**Instructions**
- A) Translate this sentence from the Project Denver passage into Spanish: "ARM code is translated either by a hardware translator or through software emulation to an instruction set that is internal to Project Denver."
- B) List every line of the listing below that contains the string "raspberry". Case counts.

**Given passage**
--- Start ---
Project Denver is the codename of a central processing unit designed by Nvidia that implements the ARMv8-A 64/32-bit instruction sets using a combination of simple hardware decoder and software-based binary translation (dynamic recompilation) where "Denver's binary translation layer runs in software, at a lower level than the operating system, and stores commonly accessed, already optimized code sequences in a 128 MB cache stored in main memory". Denver is a very wide in-order superscalar pipeline. Its design makes it suitable for integration with other SIPs cores (e.g. GPU, display controller, DSP, image processor, etc.) into one die constituting a system on a chip (SoC).

Project Denver is targeted at mobile computers, personal computers, servers, as well as supercomputers. Respective cores have found integration in the Tegra SoC series from Nvidia. Initially Denver cores was designed for the 28 nm process node (Tegra model T132 aka "Tegra K1"). Denver 2 was an improved design that built for the smaller, more efficient 16 nm node. (Tegra model T186 aka "Tegra X2").

In 2018, Nvidia released an improved design (codename: "Carmel", based on ARMv8 (64-bit; variant: ARM-v8.2 with 10-way superscalar, functional safety, dual execution, parity & ECC) got integrated into the Tegra Xavier SoC offering a total of 8 cores (or 4 dual-core pairs). The Carmel CPU core supports full Advanced SIMD (ARM NEON), VFP (Vector Floating Point), and ARMv8.2-FP16. First published testings of Carmel cores integrated in the Jetson AGX development kit by third party experts took place in September 2018 and indicated a noticeably increased performance as should expected for this real world physical manifestation compared to predecessors systems, despite all doubts the used quickness of such a test setup in general an in particular implies. The Carmel design can be found in the Tegra model T194 ("Tegra Xavier") that is designed with a 12 nm structure size.

Overview 
 Pipelined processor with 7-way superscalar execution pipeline
 128 KiB instruction + 64 KiB data L1 cache per core (both 4-way), 2 MiB L2 cache (16-way shared)
 Denver also sets aside 128 MiB of main memory as an interpretation cache, which is inaccessible to the main operating system.
 Running at up to 2.5 GHz

 ARM code is translated either by a hardware translator or through software emulation to an instruction set that is internal to Project Denver. ARM instructions can be reordered, removed if they do not contribute to the end result, or otherwise optimized if software emulation is used.

Chips 
A dual-core Denver CPU was paired with a Kepler-based GPU solution to form the Tegra K1; the dual-core 2.3 GHz Denver-based K1 was first used in the HTC Nexus 9 tablet, released November 3, 2014. Note, however, that the quad-core Tegra K1, while using the same name, isn't based on Denver.

The Nvidia Tegra X2 has two Denver2 (ARMv8 64bit) cores inside and another four A57 (ARMv8 64bit) cores using a coherent HMP (Heterogeneous Multi-Processor Architecture) approach. This pairs the units with a Parker-GPU.

The Tegra Xavier is pairing an Nvidia Volta-GPU and several special purpose accelerators with 8 CPU cores with the Carmel design. In this design 4 Carmel ASIC macro blocks (with each having 2 cores) are matched to each other with one more crossbar and 4 MiB of L3 memory.
--- End ---
**Data in this exercise**
--- Start ---
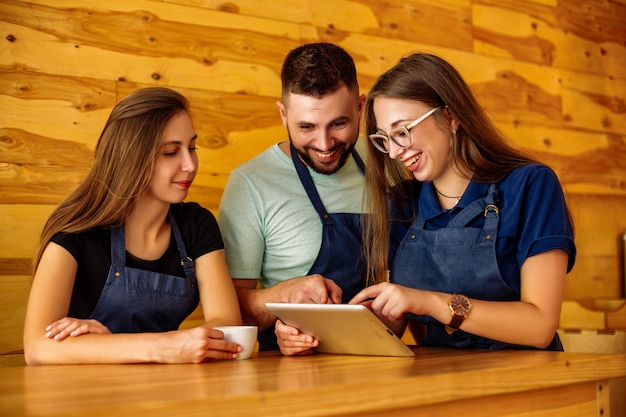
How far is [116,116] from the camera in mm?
2086

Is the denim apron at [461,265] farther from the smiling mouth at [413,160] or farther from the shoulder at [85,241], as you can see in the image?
the shoulder at [85,241]

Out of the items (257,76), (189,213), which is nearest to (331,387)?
(189,213)

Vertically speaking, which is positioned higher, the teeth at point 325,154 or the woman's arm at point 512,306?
the teeth at point 325,154

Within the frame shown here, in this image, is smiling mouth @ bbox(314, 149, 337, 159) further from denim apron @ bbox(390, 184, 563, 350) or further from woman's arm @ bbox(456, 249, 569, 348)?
woman's arm @ bbox(456, 249, 569, 348)

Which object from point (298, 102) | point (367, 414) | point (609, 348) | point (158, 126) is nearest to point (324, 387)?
point (367, 414)

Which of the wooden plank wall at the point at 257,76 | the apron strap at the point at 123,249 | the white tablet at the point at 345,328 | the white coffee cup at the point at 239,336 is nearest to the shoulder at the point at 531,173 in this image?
the white tablet at the point at 345,328

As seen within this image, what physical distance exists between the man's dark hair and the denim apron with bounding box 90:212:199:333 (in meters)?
0.61

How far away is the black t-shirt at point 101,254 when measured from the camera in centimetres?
195

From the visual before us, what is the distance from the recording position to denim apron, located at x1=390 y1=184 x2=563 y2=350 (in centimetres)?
184

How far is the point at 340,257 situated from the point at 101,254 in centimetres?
70

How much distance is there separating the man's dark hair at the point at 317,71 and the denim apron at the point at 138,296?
2.00 ft

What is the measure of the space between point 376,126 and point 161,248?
667mm

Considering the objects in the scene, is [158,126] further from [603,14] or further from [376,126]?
Result: [603,14]

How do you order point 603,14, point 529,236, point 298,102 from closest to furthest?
1. point 529,236
2. point 298,102
3. point 603,14
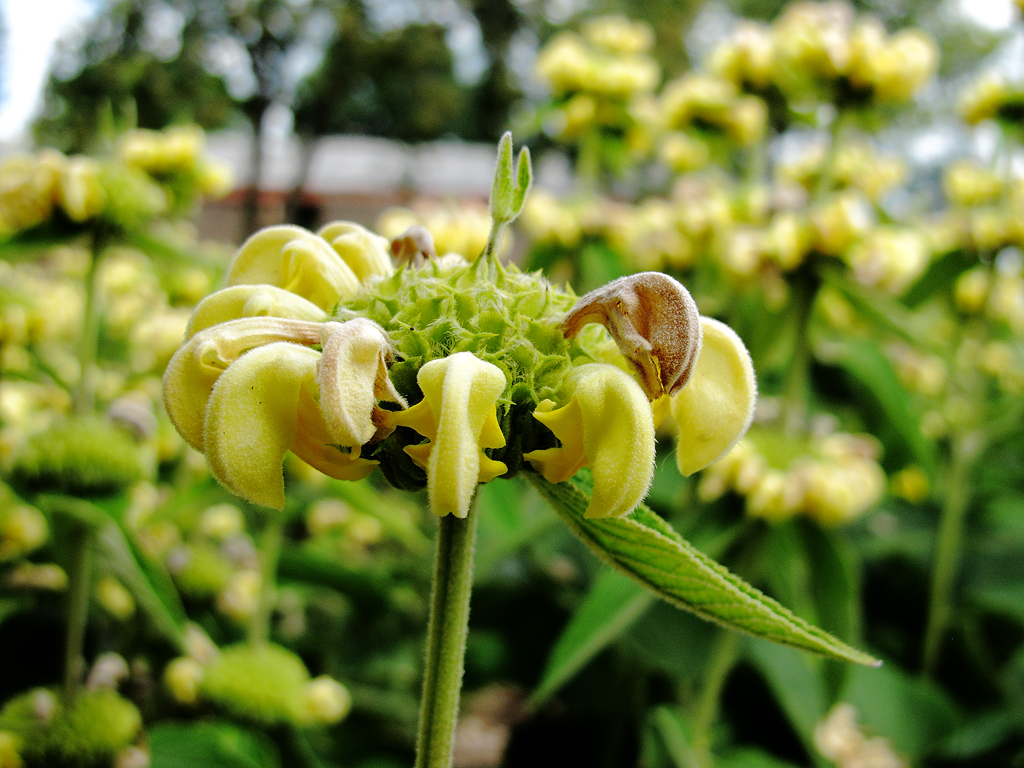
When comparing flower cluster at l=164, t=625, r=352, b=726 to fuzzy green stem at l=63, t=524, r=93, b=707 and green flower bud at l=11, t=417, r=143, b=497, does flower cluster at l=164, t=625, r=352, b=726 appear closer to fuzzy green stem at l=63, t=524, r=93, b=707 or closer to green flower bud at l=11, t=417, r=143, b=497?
fuzzy green stem at l=63, t=524, r=93, b=707

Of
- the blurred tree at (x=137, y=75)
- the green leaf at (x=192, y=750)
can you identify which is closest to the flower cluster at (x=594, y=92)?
the green leaf at (x=192, y=750)

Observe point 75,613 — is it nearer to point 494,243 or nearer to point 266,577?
point 266,577

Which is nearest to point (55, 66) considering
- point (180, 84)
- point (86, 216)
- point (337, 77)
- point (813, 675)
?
point (180, 84)

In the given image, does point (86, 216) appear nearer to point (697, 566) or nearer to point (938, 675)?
point (697, 566)

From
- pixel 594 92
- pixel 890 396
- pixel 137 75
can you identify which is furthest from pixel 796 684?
pixel 137 75

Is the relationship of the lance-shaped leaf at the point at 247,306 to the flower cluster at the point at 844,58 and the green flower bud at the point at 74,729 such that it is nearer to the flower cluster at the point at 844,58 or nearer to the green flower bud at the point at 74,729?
the green flower bud at the point at 74,729

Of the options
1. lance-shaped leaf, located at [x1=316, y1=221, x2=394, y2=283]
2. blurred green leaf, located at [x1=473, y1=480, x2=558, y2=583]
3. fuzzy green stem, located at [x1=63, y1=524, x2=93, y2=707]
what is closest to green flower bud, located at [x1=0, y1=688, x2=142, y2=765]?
fuzzy green stem, located at [x1=63, y1=524, x2=93, y2=707]

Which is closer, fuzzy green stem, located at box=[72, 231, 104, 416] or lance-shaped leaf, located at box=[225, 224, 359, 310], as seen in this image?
lance-shaped leaf, located at box=[225, 224, 359, 310]
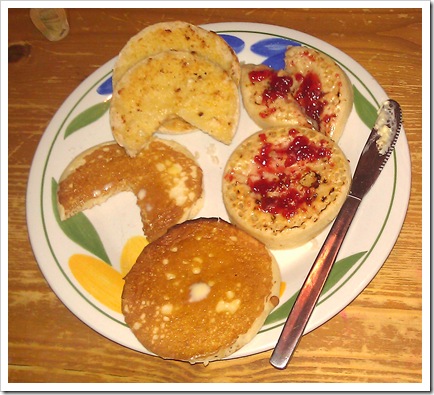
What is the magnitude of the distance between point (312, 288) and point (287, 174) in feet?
1.72

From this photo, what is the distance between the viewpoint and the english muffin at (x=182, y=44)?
266 cm

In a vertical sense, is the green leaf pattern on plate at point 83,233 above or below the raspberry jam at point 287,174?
below

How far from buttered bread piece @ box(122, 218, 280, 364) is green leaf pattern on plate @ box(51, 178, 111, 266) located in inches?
9.0

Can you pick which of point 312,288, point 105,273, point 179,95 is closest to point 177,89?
point 179,95

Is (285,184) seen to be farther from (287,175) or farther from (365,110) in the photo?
(365,110)

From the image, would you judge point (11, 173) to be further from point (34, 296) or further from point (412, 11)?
point (412, 11)

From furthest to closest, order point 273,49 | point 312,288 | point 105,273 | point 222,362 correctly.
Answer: point 273,49 → point 105,273 → point 222,362 → point 312,288

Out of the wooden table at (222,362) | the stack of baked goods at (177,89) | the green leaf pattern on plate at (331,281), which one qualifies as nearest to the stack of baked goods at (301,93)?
the stack of baked goods at (177,89)

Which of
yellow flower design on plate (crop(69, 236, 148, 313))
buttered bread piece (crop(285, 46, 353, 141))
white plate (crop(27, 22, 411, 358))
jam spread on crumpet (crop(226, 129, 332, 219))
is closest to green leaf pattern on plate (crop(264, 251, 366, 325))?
white plate (crop(27, 22, 411, 358))

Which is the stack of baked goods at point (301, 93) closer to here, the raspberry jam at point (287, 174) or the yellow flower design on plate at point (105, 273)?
the raspberry jam at point (287, 174)

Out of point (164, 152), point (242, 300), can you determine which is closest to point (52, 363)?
point (242, 300)

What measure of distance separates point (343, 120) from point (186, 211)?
0.86 metres

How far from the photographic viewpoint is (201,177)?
2600 mm

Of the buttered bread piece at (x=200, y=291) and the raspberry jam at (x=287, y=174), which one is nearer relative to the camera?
the buttered bread piece at (x=200, y=291)
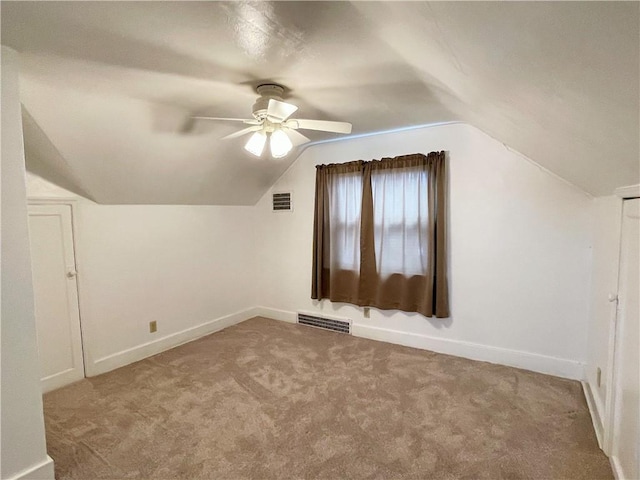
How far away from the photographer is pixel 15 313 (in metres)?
--- End ---
**Answers to the problems**
- A) El código ARM se traduce, ya sea mediante un traductor por hardware o mediante emulación por software, a un conjunto de instrucciones interno de Project Denver.

- B)
In a vertical sense, is the green leaf pattern on plate at point 83,233 above or below the raspberry jam at point 287,174?
Which is the stack of baked goods at point (301, 93) closer to here, the raspberry jam at point (287, 174) or the yellow flower design on plate at point (105, 273)?
the raspberry jam at point (287, 174)
Of the buttered bread piece at (x=200, y=291) and the raspberry jam at (x=287, y=174), which one is nearer relative to the camera?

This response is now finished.